__What you need to do__.
A) Write out the stretch of the article on franchise marketing from "Marketing doesn’t stop" through "time to reseal.", word for word.
B) Using the article on franchise marketing, decide whether each statement agrees with it: (i) Heaps can pool his marketing resources with 30 other ServiceMaster franchisees in his region. (ii) Bailey charges a fee for his periodic sales seminars. (iii) Seal coating lasts about five years. Answer yes or no for each, and quote the deciding words.
C) According to the article on franchise marketing, where does Chuck Heaps operate ServiceMaster of the Foothills from?

__Passage__.
○ ○ ○
Some home-based franchisees refuse to do their marketing in their own communities because the franchisor provides marketing as part of the franchise royalty and advertising fee. Those franchisees will fail, says Scott Bailey, a franchisee for Sandler Sales Institute in Irvine, Calif.

“Sandler is not set up to do all the marketing for you,” he explains. “Their attitude is ‘this is a sales training organization. Go sell.’ If I couldn’t sell, people wouldn’t come to us.”

Bailey’s techniques are especially important for home-based franchisees that don’t have a storefront and big signs to attract the attention of passersby. Bailey is active in many local business groups and offers periodic free sales seminars to give prospective clients a taste of the Sandler method. He makes sure his events and the Sandler name make it into calendar listings in the local newspaper and event Web sites.

The franchisee is the best one to market the brand locally because the individual owner is the one who provides quality work and builds a track record with customers, says Chuck Heaps, who operates ServiceMaster of the Foothills from his Southern California home. He specializes in correcting water and fire damage to homes and commercial buildings. ServiceMaster franchisees have a proven track record for saving a home or business’ carpet or wood floors if they get on the job within 24 hours of a disaster. That statistical evidence is a strong marketing tool.

At the same time, Heaps can pool his marketing resources with 30 other ServiceMaster franchisees in his region to reach the regional offices of insurance companies.

“Insurance offices are centralized and our marketers kept running into each other,” he says. “The insurance guys said, ‘You’re good, but we don’t need to see three of you to tell us.’”

Marketing doesn’t stop once you have a customer, says Louise Heidenreich, a New Jersey franchisee for Jet-Black International, which seals and repairs asphalt driveways. Constant follow-ups are a must.

“We have to call, answer their questions, several times,” Heidenreich says. “Even after we schedule a job, I follow up with a phone call to make sure they know what we are doing.”

The franchisor helps by mailing out postcards to Heidenreich’s customer base in the first months of the year. Then Heidenreich must follow up with calls and price quotes in April and May. Then she follows up again on the most promising contacts. Seal coating lasts about three years, so Heidenreich follows up with past customers when its time to reseal.
○ ○ ○
__Excerpted data__.
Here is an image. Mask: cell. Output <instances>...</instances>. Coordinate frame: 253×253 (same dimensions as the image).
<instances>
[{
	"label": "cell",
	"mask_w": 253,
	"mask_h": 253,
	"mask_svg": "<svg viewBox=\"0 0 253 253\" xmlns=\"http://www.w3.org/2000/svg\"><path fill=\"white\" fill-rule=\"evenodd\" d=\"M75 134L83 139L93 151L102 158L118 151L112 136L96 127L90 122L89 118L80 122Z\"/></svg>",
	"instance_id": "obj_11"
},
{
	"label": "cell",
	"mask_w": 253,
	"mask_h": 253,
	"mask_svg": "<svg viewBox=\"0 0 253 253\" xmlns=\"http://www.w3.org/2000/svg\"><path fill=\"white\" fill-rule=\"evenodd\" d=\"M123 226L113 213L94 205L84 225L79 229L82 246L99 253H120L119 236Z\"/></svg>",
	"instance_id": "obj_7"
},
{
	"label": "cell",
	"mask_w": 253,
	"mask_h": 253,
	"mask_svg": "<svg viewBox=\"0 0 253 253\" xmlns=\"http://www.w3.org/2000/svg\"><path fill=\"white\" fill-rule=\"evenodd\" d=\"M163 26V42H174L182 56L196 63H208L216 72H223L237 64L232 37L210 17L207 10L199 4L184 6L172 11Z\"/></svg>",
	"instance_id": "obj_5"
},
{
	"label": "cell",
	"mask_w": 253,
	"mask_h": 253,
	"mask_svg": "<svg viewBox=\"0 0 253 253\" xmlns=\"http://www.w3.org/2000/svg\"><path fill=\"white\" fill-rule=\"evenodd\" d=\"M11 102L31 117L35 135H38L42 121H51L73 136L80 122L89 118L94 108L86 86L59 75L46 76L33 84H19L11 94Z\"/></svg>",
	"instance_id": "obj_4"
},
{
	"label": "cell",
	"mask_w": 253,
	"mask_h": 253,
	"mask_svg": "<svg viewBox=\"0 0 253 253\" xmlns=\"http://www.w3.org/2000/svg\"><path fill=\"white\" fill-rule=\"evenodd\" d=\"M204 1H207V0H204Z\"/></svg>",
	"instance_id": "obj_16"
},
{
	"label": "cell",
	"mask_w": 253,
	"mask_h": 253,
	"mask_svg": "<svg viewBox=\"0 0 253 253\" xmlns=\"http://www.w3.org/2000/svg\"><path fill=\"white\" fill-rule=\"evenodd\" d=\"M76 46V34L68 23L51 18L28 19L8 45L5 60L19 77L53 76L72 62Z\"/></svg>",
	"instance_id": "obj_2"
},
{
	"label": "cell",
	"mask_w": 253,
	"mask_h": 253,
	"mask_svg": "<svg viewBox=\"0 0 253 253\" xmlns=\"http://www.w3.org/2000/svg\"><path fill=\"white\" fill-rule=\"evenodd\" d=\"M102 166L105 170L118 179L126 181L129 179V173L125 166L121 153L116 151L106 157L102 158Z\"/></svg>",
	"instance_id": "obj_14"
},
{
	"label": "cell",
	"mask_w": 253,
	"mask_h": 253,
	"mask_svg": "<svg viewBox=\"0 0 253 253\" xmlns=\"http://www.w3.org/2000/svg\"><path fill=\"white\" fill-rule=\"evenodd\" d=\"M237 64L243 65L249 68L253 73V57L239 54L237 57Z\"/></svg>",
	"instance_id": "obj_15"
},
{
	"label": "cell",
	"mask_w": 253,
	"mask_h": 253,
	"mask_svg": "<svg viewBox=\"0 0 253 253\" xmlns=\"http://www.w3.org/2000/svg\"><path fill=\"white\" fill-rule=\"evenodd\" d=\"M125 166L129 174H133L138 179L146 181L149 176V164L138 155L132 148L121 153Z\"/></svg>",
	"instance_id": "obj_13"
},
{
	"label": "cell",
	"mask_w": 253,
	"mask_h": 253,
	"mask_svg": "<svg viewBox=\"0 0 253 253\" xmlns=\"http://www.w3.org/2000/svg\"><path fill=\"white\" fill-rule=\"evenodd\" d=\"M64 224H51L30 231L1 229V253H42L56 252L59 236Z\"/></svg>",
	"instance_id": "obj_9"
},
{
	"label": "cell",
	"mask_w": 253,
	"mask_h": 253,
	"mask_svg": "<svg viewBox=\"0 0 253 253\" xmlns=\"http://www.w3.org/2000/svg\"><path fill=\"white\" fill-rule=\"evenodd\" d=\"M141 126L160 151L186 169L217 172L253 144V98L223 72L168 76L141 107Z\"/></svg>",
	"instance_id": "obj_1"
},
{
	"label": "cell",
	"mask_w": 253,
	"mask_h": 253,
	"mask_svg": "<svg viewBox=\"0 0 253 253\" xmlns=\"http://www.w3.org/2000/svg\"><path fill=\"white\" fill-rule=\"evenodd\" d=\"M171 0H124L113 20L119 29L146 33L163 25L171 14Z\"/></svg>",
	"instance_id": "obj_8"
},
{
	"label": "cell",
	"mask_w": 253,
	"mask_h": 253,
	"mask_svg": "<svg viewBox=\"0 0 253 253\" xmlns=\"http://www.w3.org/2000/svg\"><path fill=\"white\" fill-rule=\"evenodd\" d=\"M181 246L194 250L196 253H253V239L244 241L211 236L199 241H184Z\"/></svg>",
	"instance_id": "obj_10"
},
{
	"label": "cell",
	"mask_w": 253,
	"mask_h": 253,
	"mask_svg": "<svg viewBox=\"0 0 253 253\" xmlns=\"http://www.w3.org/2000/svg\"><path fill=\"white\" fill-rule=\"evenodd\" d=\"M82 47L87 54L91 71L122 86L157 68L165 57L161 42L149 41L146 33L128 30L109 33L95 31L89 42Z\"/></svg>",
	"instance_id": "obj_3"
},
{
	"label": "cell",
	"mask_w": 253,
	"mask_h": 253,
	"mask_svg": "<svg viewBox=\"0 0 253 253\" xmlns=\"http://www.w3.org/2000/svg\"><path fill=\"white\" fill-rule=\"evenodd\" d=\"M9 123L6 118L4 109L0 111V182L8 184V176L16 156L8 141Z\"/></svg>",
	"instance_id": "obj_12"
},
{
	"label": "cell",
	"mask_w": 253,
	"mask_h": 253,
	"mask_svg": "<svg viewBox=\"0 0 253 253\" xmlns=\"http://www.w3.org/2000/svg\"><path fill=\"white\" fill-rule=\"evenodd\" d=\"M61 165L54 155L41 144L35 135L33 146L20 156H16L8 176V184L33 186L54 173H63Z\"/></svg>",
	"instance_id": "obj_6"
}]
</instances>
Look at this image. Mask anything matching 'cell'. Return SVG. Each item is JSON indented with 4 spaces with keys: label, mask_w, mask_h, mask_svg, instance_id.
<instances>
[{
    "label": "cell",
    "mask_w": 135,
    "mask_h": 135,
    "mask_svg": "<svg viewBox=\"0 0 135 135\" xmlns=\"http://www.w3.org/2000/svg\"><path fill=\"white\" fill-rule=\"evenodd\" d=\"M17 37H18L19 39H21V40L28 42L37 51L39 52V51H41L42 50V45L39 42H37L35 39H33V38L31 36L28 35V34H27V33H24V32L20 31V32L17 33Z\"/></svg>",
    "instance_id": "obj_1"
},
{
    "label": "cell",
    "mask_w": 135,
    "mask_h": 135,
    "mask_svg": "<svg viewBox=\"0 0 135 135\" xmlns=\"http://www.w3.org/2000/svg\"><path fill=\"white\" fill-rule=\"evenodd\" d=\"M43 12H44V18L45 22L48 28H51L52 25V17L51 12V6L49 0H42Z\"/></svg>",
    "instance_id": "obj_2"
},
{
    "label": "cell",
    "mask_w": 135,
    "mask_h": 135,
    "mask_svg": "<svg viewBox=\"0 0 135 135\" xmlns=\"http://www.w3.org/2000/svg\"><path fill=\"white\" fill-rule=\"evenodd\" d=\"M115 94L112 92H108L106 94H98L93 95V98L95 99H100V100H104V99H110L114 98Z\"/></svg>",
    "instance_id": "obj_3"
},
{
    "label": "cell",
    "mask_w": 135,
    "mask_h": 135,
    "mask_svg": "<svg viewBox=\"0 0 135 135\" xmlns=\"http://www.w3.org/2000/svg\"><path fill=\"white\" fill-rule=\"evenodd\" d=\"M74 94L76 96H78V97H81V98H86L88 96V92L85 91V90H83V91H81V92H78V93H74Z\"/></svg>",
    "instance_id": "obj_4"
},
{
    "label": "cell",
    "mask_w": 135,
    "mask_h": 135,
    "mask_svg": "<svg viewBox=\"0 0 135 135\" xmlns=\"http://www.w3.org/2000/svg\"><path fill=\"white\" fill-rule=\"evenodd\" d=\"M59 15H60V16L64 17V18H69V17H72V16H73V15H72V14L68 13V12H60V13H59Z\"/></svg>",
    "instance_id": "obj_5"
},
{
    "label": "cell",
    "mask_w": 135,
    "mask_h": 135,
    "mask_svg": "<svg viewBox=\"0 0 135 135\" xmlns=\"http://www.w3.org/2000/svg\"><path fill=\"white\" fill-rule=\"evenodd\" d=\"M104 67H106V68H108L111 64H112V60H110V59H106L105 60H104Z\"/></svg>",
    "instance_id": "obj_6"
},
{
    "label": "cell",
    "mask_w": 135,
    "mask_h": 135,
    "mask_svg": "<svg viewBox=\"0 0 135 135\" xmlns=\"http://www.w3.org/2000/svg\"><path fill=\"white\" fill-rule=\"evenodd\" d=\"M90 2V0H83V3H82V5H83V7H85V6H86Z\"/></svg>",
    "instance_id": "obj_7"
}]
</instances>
○ ○ ○
__Expected results__.
A)
Marketing doesn’t stop once you have a customer, says Louise Heidenreich, a New Jersey franchisee for Jet-Black International, which seals and repairs asphalt driveways. Constant follow-ups are a must.

“We have to call, answer their questions, several times,” Heidenreich says. “Even after we schedule a job, I follow up with a phone call to make sure they know what we are doing.”

The franchisor helps by mailing out postcards to Heidenreich’s customer base in the first months of the year. Then Heidenreich must follow up with calls and price quotes in April and May. Then she follows up again on the most promising contacts. Seal coating lasts about three years, so Heidenreich follows up with past customers when its time to reseal.

B)
(i) Yes: "Heaps can pool his marketing resources with 30 other ServiceMaster franchisees in his region"
(ii) No: "offers periodic free sales seminars"
(iii) No: "Seal coating lasts about three years"

C) From his Southern California home.